## Begin PASSAGE GIVEN

Tuesday, June 06, 2006

common sense drug policy

LEAP, a group I recently became aware of after reading Pierre Lemieux's column in the latest Western Standard (a worthwhile read for any libertarian, 'case you don't know and you're curious) presents the most logical formal presentation on the problems with the drug policies usually supported by c/Conservatives and how legalization could be a step forward in solving the drug/crime problem here.

It's definitely worth a watch, even if you don't agree.

Click click click. (You know you wanna.)

4 comments:

Kelly J Gessner said...

I'm perplexed. From a cursory look at your blog I gather that you have a genuine belief in personal liberty, yet you associate yourself with Conservatives, who are the biggest impediment to freedom. What gives?

Jesse Gritter said...

"What gives?"

True libertarians aren't socialists. Nor do libertarians believe in expanding the nanny state, as do liberals.

Both conservatives and libertarians believe in reducing the size of government, lowering taxes, the right to own private property, the list goes on.

Well, I'm sure Janet could answer your question better than me.

Kelly J Gessner said...

Well, who doesn't believe in the right to own private property? Conservatives believe in big gov't. for groups and programs they like and small gov't. for groups and programs they don't like. They also favor high taxes to fund the big gov't. programs they like. Saying you believe in something and believing in something are two different things. The war on drugs is high tax, big gov't. with a jackboot to the throat. The Cons are drug warrior hawks. Why associate yourselves with such hypocrisy?

mostlyfree said...

## End PASSAGE GIVEN
## Begin COLLECTED MATERIAL

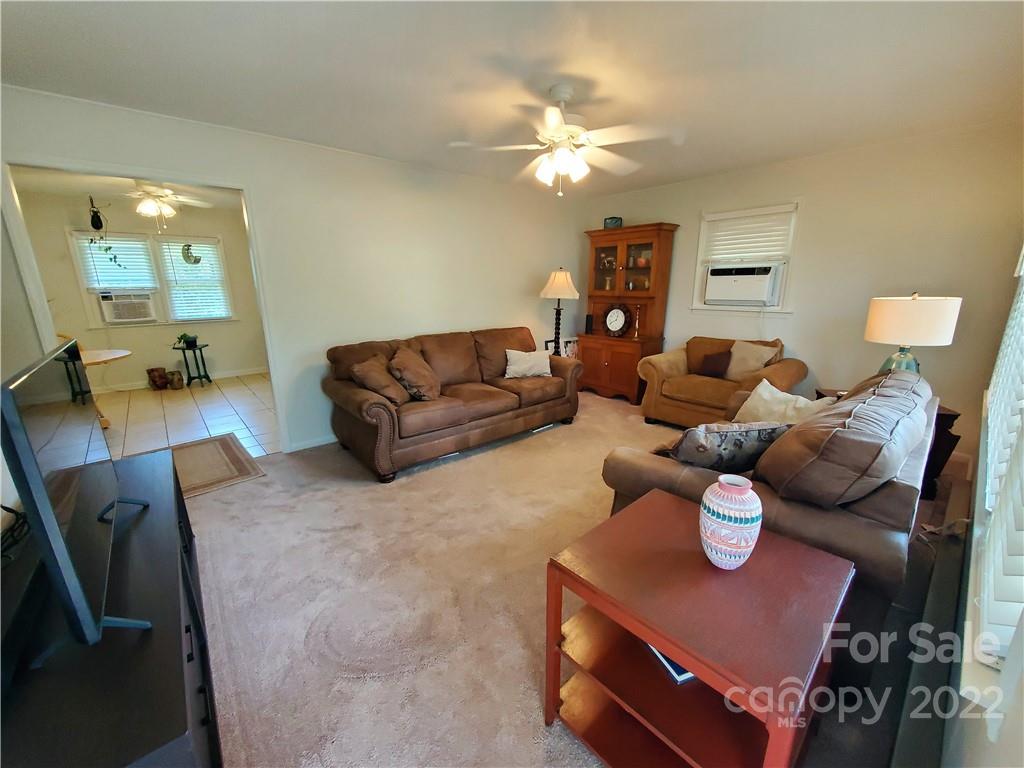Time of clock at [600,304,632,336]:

## End COLLECTED MATERIAL

TO BE DONE:
- 1) In the drug policy post, whose column led the writer to learn about LEAP?
- 2) Translate this sentence from the drug policy post into Spanish: "It's definitely worth a watch, even if you don't agree."
The material has no connection to the drug policy post.

SOLUTIONS:
- 1) Pierre Lemieux's column in the latest Western Standard.

- 2) Definitivamente vale la pena verlo, aunque no estés de acuerdo.